*** Block opens ***

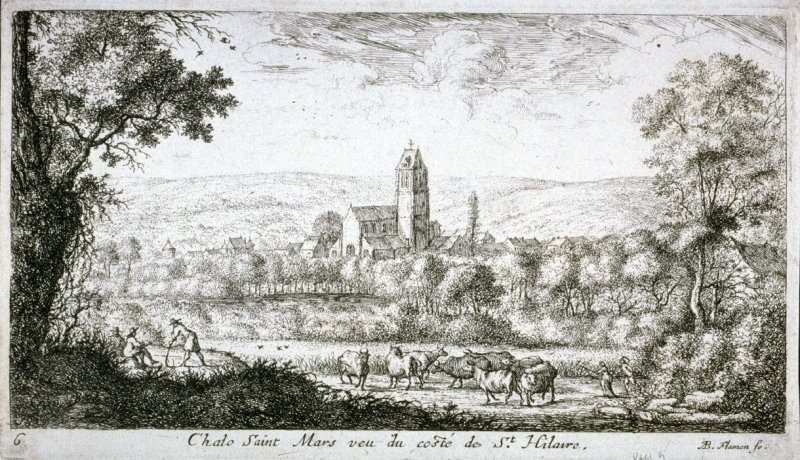Chalo Saint Mars veu du coste de St. Hilaire (Chalo-Saint-Mars seen from St. Hilary), from Views of the Chateau of Longuetoise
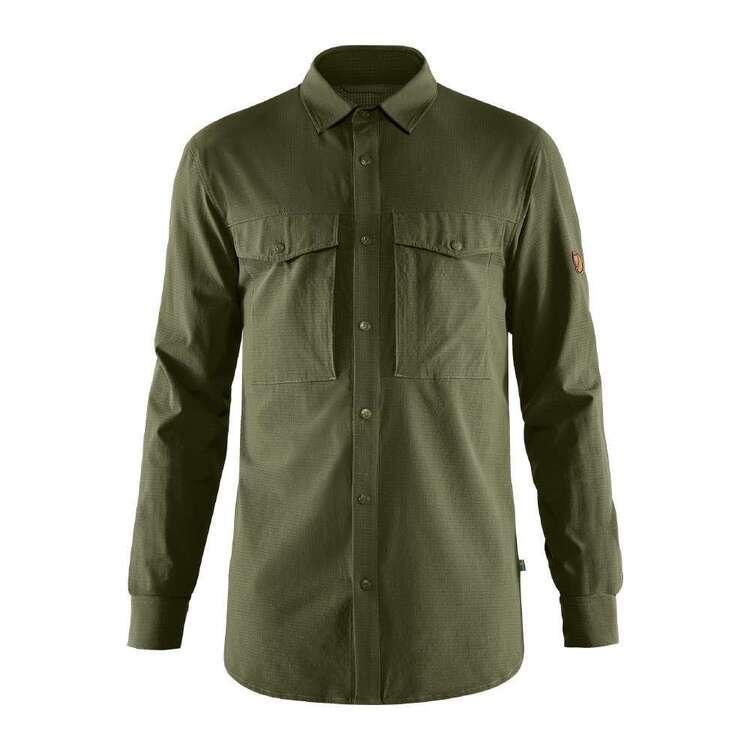 Fjällräven Men's Abisko Trekking Shirt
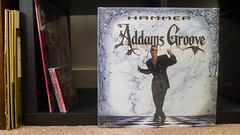 Addam's Groove by MC Hammer (johnnytreehouse) Tags: mc hammer too legit addams groove family movie promotion promo rap weird lp album record vinyl single music collection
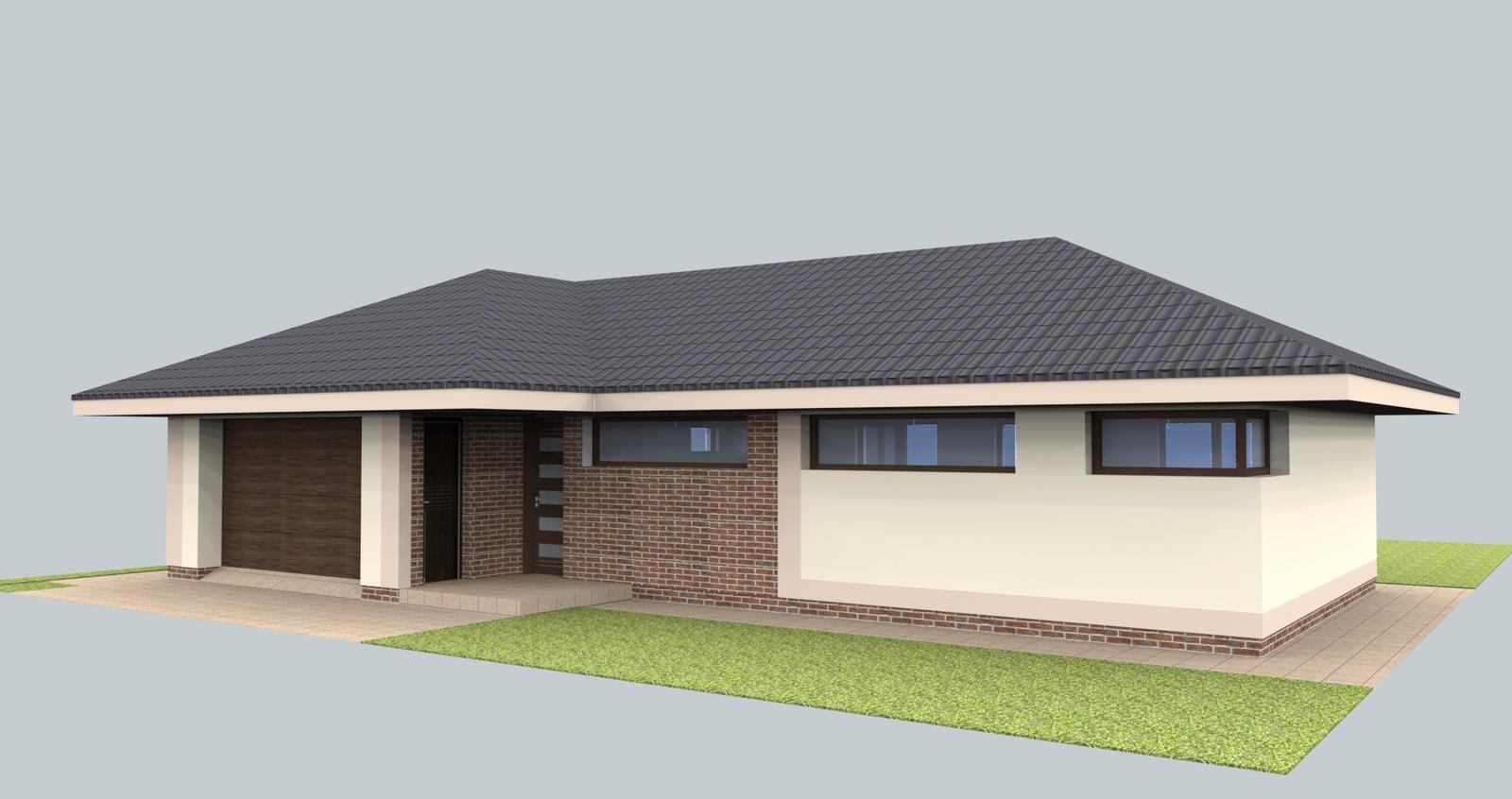 Prebiehajuce projekty - Návrh fasády bungalovu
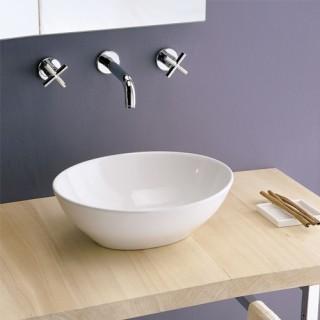 Νιπτήρας μπάνιου Scarabeo OVO 8011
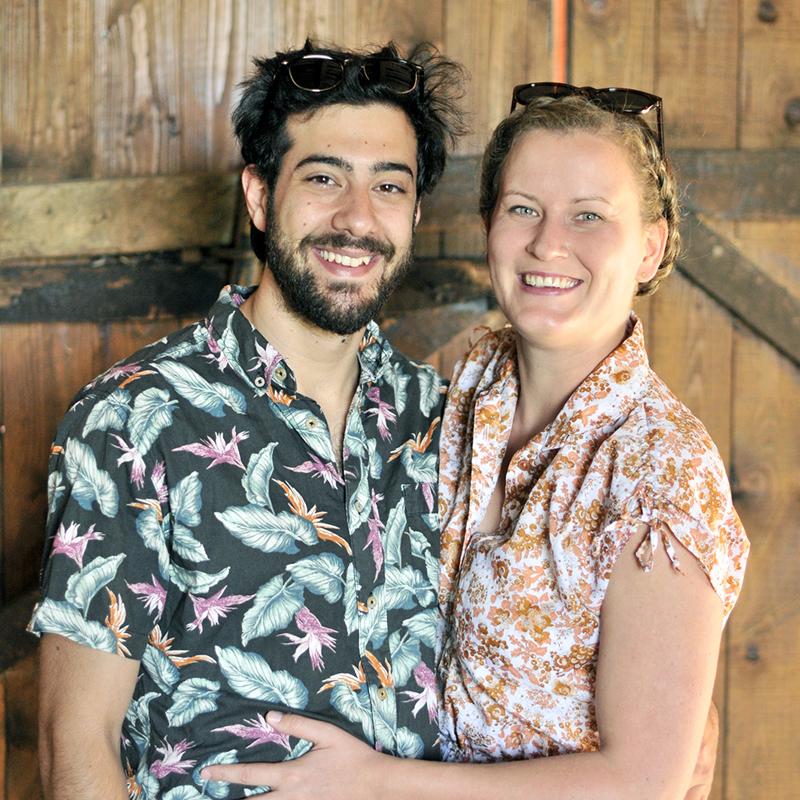 Your Vacation Photographer in Brisbane: Meet Tina & Doruk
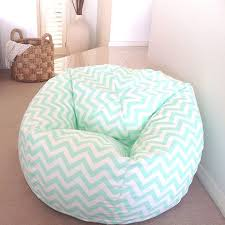 cool features of the sleek and multi functional bean bag chairs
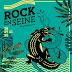 Rock en Seine Paris - Line Up 2015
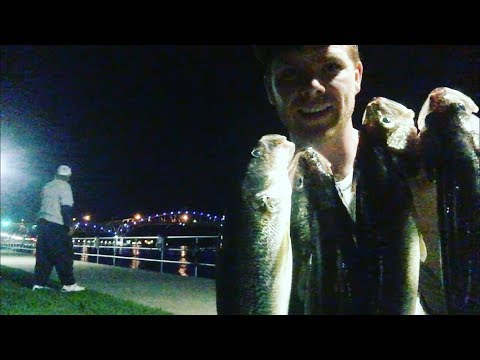 How To Fish The St. Clair River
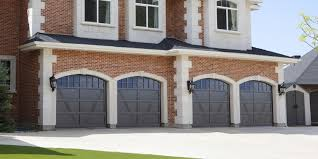 Martin Garage Doors Worlds Finest Safest Doors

*** Block closes ***

WHAT IS BEING ASKED: With pictures omitted, restate word for word every line above from the one containing "How To Fish The St. Clair River" to the end of the entries.

YOUR SOLUTION:
 How To Fish The St. Clair River
 Martin Garage Doors Worlds Finest Safest Doors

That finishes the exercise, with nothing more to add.